Le plan établi par le ministère de l’Énergie, envisage donc jusqu’à 2030 une réhabilitation des usines de production, ainsi que l’ouverture à la participation du secteur privé dans le financement des projets. En plus de la construction de nouvelles usines de Zahrani et de Selaata, le plan prévoit la construction d’une nouvelle usine à Jiyé qui remplacerait l’usine actuelle.  

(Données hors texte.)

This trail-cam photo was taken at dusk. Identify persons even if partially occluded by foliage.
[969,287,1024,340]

Au cours de sa dernière réunion avant de se transformer en gouvernement chargé d’expédier les affaires courantes, le Cabinet Hariri a pris la décision de mettre un terme à l’appel d’offres actuel pour la production de 850 mégawatts de courant en vue de lancer une nouvelle procédure, avec un cahier des charges modifié, en plus de la prolongation de trois ans du contrat pour la location des deux navires-centrales de la société turque Karadeniz, conditionnée toutefois par des négociations en vue de baisser les tarifs actuels à 4,95 cents le mégawatt pour la période de trois ans. À défaut de quoi, le contrat ne serait reconduit que pour un an seulement au prix de 5,85 cents. L’État libanais pourrait résilier l’accord sans pénalité financière.

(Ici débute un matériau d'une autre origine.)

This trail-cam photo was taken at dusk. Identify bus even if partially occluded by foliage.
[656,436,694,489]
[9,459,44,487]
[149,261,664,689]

Le gouvernement a pris une autre décision concernant le secteur, celle de modifier le contrat établi avec la société en charge de la construction de la centrale électrique de Deir Ammar, afin d’en faire un contrat BOT.

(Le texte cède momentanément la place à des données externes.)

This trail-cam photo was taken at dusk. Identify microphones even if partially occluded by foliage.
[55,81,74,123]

Un chantier énorme attend donc le nouveau gouvernement. Les divergences cèderont-elles la place à une entente sur une solution définitive pour sauver le secteur, améliorer le rendement, et réduire le déficit annuel?

Facture salée
Les Libanais paient actuellement une facture de 3,35 milliards de dollars par an pour le courant électrique. 39% du montant provient des transferts du Trésor à l’EDL; 26% des factures des usagers; 35% payés aux propriétaires de générateurs. C’est ce qui ressort d’un rapport présenté par le président de la République Michel Aoun au cours d’une réunion du Conseil des ministres. Le document présidentiel indique que le déficit cumulé du secteur de l’électricité entre 1992 et 2017 a atteint 32 milliards de dollars, répartis entre montants des subventions et intérêts calculés sur une base moyenne de 6,8%. Toujours selon le rapport, le prix de l’électricité est indexé depuis les années 1990 sur un baril de pétrole à 24 dollars, alors qu’il se négocie aujourd’hui à 65 dollars.